Angelina Jolie's new directorial work "Unbroken", starring Jack O'Connell, hits the big screen on November 17. She only has to justify or dispel the hopes placed on her. The story of the American Olympian Louis Zamperini, who became a pilot in World War II, crashed and wandered for 47 days on a raft before being captured by Japan, 50 years after he was recorded, finds a second life at the hand of the most unexpected directed by Universal Studios. As part of a promotional campaign in support of the film, both main people of the project told DuJour about their impressions and plans for the future.
- It's hard to say what was the most difficult, - Jack O'Connell admits, even with journalists not limiting himself in strong expressions, - the whole work on the film was damn difficult. But, perhaps, the first half of filming was the worst.
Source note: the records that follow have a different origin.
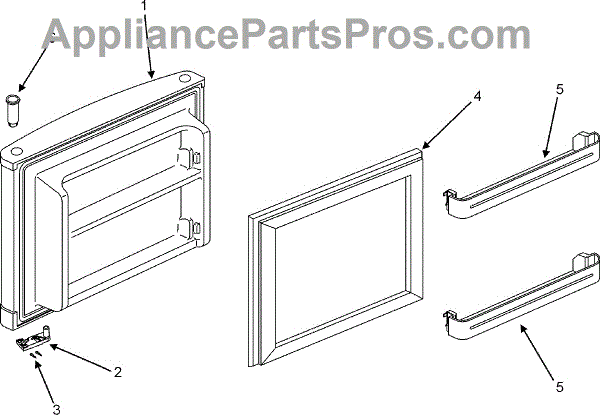 AppliancePartsPros.com

1

4

5

2

3

5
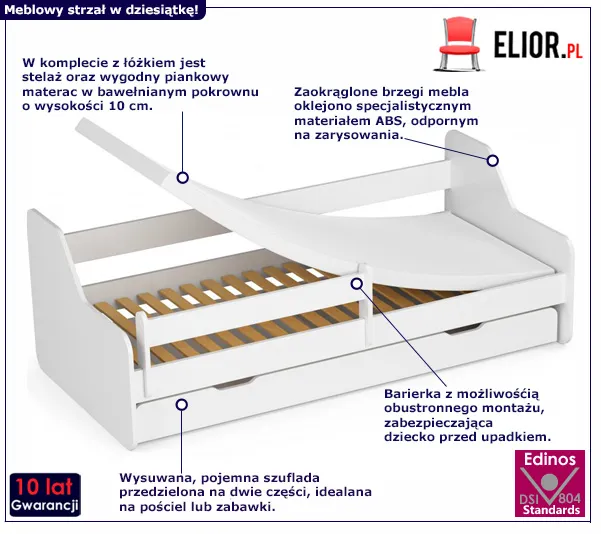 Meblowy strzał w dziesiątkę!

ELIOR.PL

W komplecie z łóżkiem jest stelaż oraz wygodny piankowy materac w bawełnianym pokrownu o wysokości 10 cm.

Zaokrąglone brzegi mebla oklejono specjalistycznym materiałem ABS, odpornym na zarysowania.

Barierka z możliwośćią obustronnego montażu, zabezpieczająca dziecko przed upadkiem.

Wysuwana, pojemna szuflada przedzielona na dwie części, idealana na pościel lub zabawki.

10 lat
Gwarancji

Edinos
DSI 804
Standards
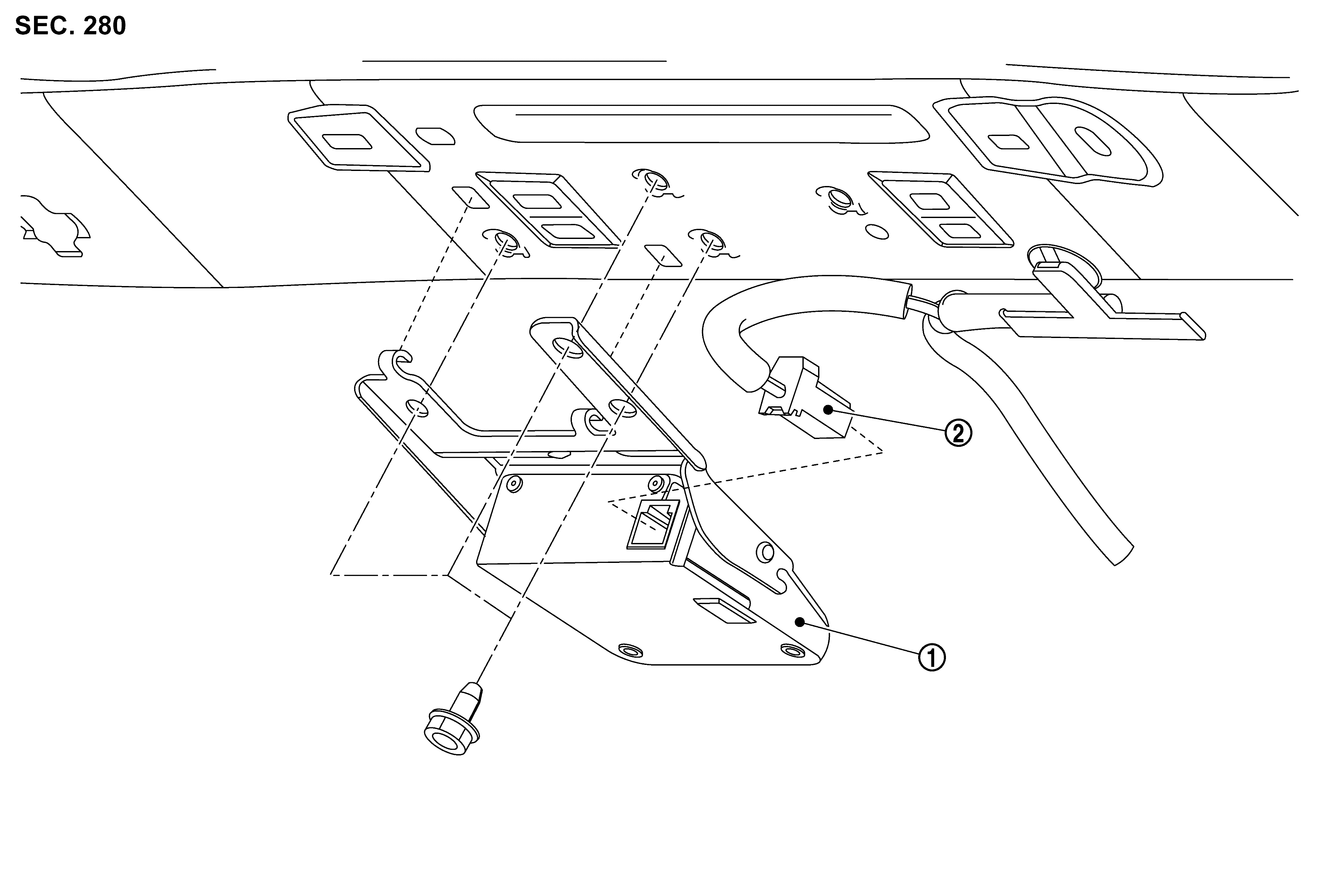 SEC. 280

②

①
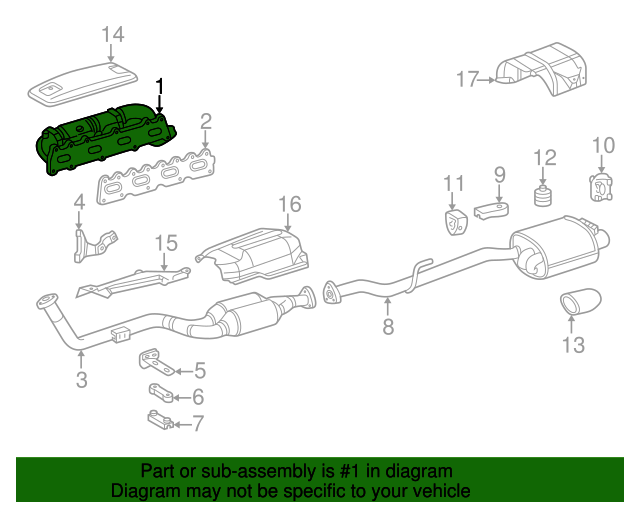 14
1
2
17
10
12
11
9
4
16
15
8
13
3
5
6
7

Part or sub-assembly is #1 in diagram
Diagram may not be specific to your vehicle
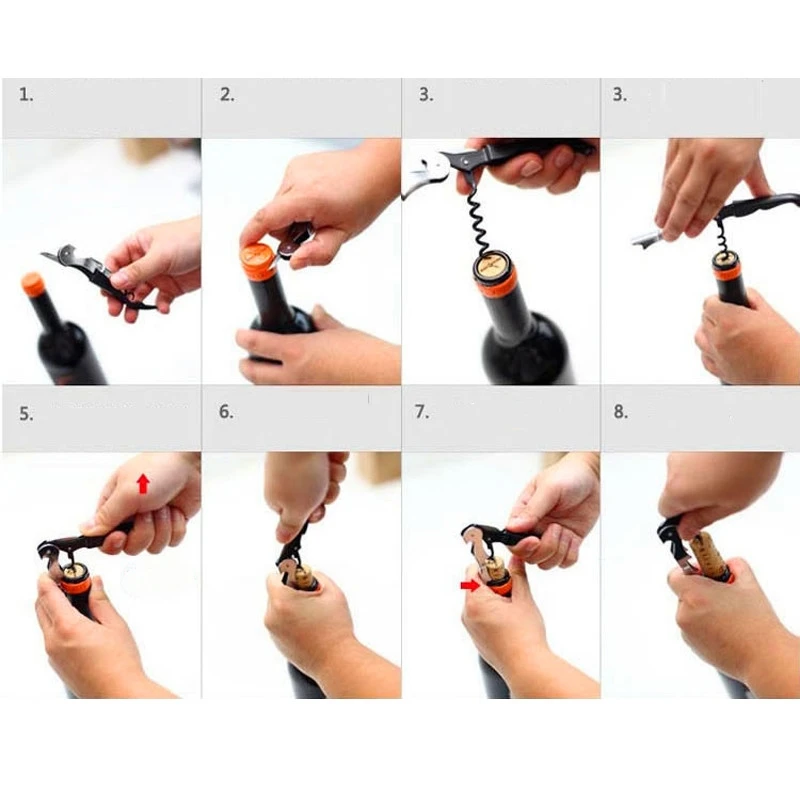 1.

2.

3.

3.

5.

6.

7.

8.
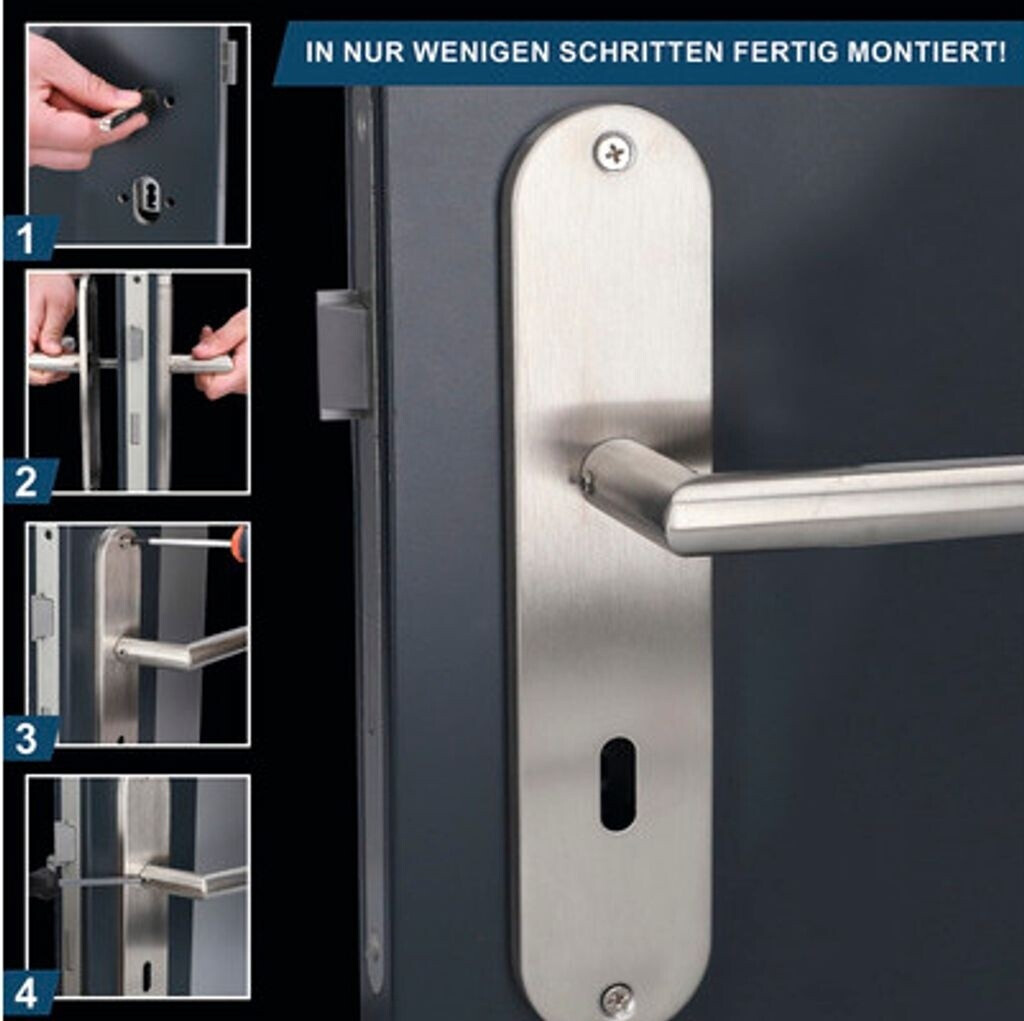 IN NUR WENIGEN SCHRITTEN FERTIG MONTIERT!

1

2

3

4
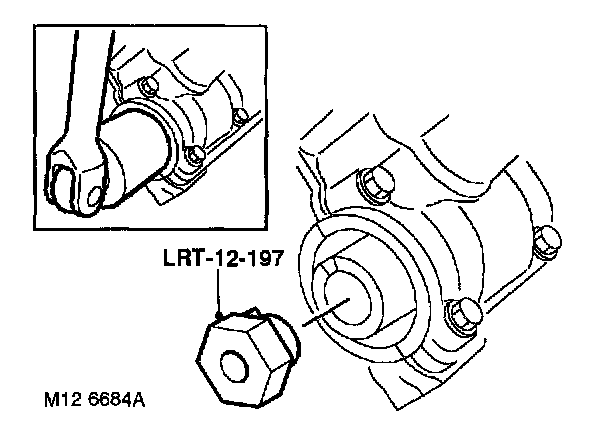 LRT-12-197

M12 6684A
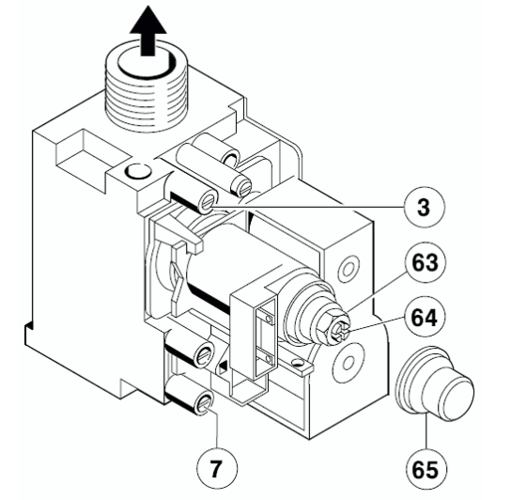 3
63
64
7
65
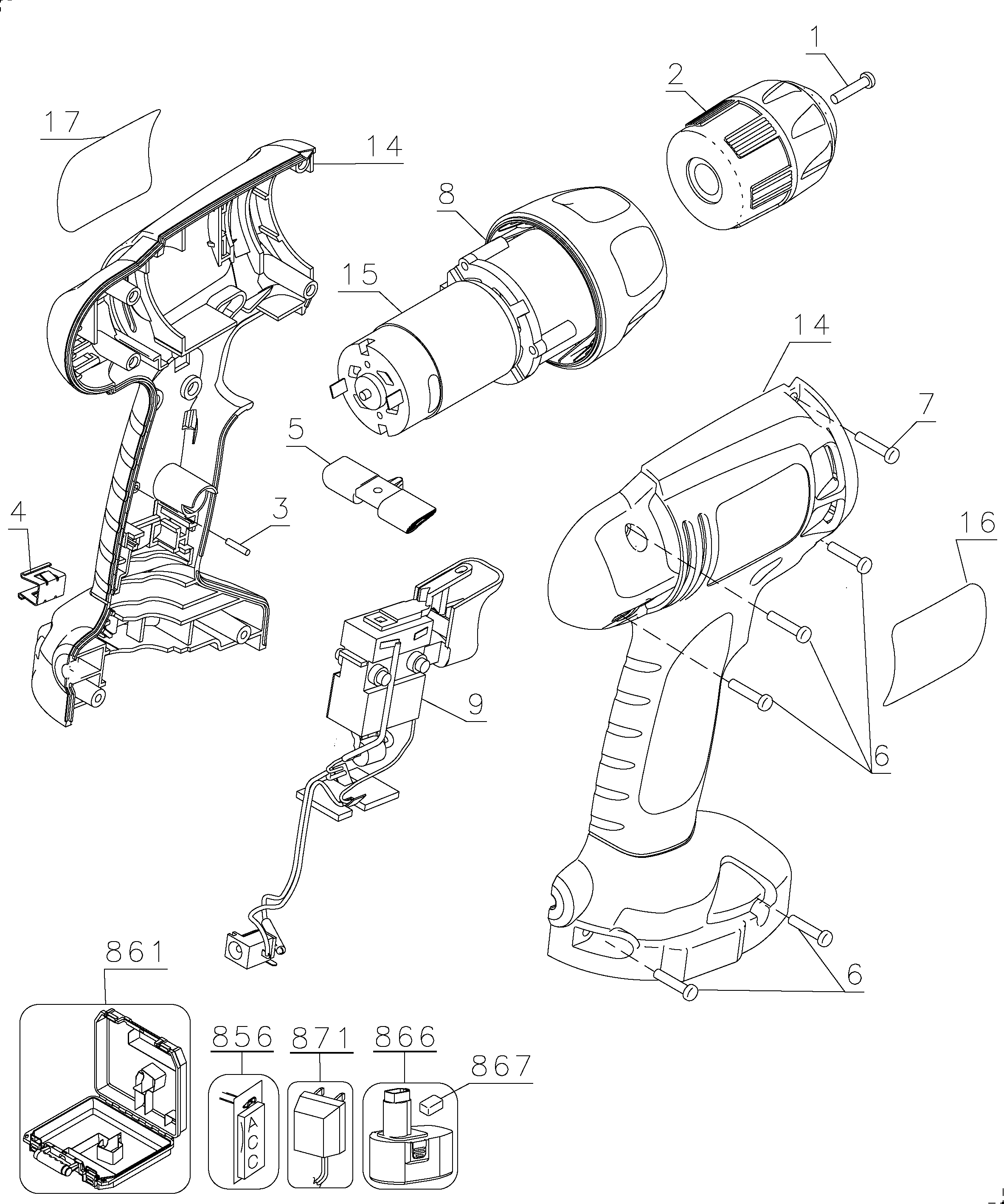 1
2
17
14
8
15
14
7
5
4
3
16
9
6
6
861
856
871
866
867
ACC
When the last scenes of captivity were filmed, there was so much coal dust that everything went black, and there were days when it was impossible for you to practice offstage just to save energy. When I had to go back to the beginning and play an Olympic athlete, I naively thought that it would be easier than playing a prisoner of war, but nothing came of it. It was a real ambush.
At the head of a picture of hardship, pain and war, in which all the characters in the foreground - men and the world are shown exclusively through their eyes, it is difficult to imagine Angelina Jolie - a woman, mother of 6 children, an active member of several foundations advocating for equality … According to the actress, and now the director, the work was given to her a little easier than O'Connell, however, these were difficulties of a different nature. She was tormented not by her own weaknesses and deprivations, but by the need to push and exhaust the film crew, extras, the main cast, to watch the process from the outside, without being able to help or intervene.
- All the guys were starving, - Angelina says bitterly about the filming process, - even those who worked in the crowd. There were days when these 200 young guys just stood for a long time under the scorching sun. And at such moments, the mother in me demanded to stop everything immediately, send everyone to the tents, give them water and the opportunity to rest. But the other half ordered to keep doing their job, to move forward, no matter what.
I would like to believe that the internal struggle of Angelina Jolie (Angelin Jolie), as well as the hardships endured by Jack O'Connell and his teammates are not in vain and the story of Louis Zamperini, unbroken by deprivation and war, will resonate in the hearts viewers and will receive high marks from the Film Academy.